With support measures likely to exceed 15 billion euros this year, the Finance Ministry is drafting a plan to help the market get through the next 18 months. The plan is split into three stages: The short-term stage, which covers the next few weeks until mid-May, the mid-term part from May to the end of the year, and the long-term one, which concerns 2022.
The primary objective is to get hundreds of thousands of enterprises to stand on their own two feet again, as they have practically been on life support for more than a year. To achieve that and avoid shutdowns and layoffs, state assistance will be extended even after the pandemic restrictions have been lifted and businesses are working normally again.
This week the government will provide details regarding the subsidization of fixed corporate expenses, seen running next month.

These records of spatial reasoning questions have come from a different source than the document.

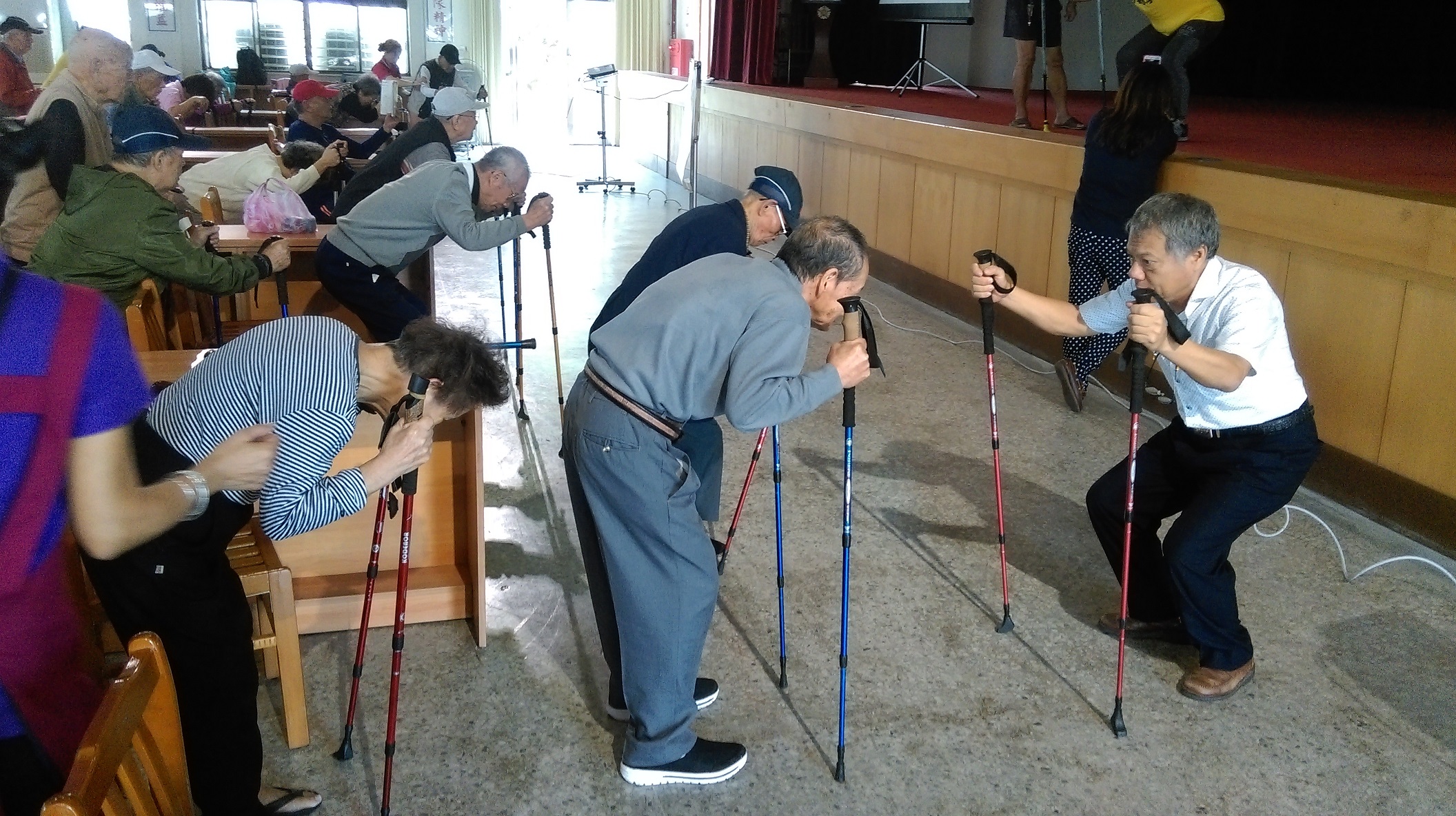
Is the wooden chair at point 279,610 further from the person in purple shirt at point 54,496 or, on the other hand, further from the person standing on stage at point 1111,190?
the person standing on stage at point 1111,190

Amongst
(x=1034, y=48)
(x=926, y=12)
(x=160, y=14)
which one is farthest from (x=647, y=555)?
(x=160, y=14)

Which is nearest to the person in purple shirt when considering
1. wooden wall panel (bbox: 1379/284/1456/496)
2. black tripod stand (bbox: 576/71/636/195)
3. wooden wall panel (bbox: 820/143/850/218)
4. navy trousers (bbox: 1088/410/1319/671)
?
navy trousers (bbox: 1088/410/1319/671)

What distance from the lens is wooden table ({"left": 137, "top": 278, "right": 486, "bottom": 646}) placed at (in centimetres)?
286

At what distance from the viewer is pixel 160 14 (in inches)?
619

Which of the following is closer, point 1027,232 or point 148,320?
point 148,320

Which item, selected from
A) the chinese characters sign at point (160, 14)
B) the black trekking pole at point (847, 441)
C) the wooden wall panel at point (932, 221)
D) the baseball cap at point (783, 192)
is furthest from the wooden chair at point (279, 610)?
the chinese characters sign at point (160, 14)

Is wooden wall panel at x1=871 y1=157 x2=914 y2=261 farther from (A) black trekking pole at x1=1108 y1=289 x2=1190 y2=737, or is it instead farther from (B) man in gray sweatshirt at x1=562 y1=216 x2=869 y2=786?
(B) man in gray sweatshirt at x1=562 y1=216 x2=869 y2=786

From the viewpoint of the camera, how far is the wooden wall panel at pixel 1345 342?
374 centimetres

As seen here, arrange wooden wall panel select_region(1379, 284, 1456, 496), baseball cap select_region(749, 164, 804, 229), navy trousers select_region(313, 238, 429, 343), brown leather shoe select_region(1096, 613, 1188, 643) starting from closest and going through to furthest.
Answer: brown leather shoe select_region(1096, 613, 1188, 643) → baseball cap select_region(749, 164, 804, 229) → wooden wall panel select_region(1379, 284, 1456, 496) → navy trousers select_region(313, 238, 429, 343)

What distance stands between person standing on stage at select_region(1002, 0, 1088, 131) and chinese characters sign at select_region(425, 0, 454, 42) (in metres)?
12.1

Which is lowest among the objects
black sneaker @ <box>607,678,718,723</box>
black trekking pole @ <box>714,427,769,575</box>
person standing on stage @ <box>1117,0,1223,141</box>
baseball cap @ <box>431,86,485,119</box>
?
black sneaker @ <box>607,678,718,723</box>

An eighth phase of the cheap state loans program (known as the “Deposit To Be Returned”) may be offered, given also the prime minister’s statement on Friday about food service resuming after Greek Easter (which is on May 2 this year).
Options on unpaid checks are also being weighed. Their combined value has now topped 1 billion euros. After a forced extension, the government may grant an additional grace period after the market reopens. There may be some support of that sort to other sectors, along the lines of the working capital offered to food service companies, starting with tourism.

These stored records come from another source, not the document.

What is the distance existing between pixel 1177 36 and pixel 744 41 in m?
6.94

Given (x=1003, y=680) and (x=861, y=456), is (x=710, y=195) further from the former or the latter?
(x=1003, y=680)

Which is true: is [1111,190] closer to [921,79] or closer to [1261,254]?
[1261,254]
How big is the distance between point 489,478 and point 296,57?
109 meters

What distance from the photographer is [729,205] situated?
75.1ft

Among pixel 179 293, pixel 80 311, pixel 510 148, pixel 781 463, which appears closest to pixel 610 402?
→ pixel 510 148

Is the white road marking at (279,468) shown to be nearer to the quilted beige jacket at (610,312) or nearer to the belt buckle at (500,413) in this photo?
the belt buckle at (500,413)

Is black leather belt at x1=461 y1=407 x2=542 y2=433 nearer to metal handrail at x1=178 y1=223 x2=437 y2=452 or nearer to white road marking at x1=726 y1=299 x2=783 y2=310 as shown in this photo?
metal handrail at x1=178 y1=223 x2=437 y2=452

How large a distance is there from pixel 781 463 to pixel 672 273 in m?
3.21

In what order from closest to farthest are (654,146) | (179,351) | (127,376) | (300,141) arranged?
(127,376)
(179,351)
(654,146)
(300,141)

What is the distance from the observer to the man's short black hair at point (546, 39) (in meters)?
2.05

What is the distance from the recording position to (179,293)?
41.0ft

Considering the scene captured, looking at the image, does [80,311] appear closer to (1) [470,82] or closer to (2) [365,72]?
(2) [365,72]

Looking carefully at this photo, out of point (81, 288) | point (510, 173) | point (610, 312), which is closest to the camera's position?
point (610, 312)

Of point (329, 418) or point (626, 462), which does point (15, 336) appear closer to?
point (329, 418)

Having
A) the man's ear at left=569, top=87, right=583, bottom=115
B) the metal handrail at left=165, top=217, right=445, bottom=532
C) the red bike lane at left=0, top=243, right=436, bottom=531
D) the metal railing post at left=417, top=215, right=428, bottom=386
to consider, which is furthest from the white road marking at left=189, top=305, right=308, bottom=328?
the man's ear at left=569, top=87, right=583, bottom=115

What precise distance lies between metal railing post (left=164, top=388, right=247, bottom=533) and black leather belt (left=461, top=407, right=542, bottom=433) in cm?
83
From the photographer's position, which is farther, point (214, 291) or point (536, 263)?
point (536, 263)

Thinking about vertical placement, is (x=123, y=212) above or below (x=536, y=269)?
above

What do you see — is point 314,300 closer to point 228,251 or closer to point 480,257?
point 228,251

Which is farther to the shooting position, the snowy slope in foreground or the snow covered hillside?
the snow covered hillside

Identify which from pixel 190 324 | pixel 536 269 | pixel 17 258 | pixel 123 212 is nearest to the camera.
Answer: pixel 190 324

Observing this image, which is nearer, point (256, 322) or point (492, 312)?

Over the next few days the details of the income tax declaration method will be announced, so that taxpayers can avoid any nasty surprises with fines and additional tax dues, as well as enjoying more time to pay off this year’s obligations.
In June the government will decide whether the corporate income tax deposit will be reduced again, while the long-term measures will include the freezing of the solidarity levy for 2022 too, and the further reduction of the social security contributions for employers and employees, provided there is the necessary fiscal leeway for next year’s budget.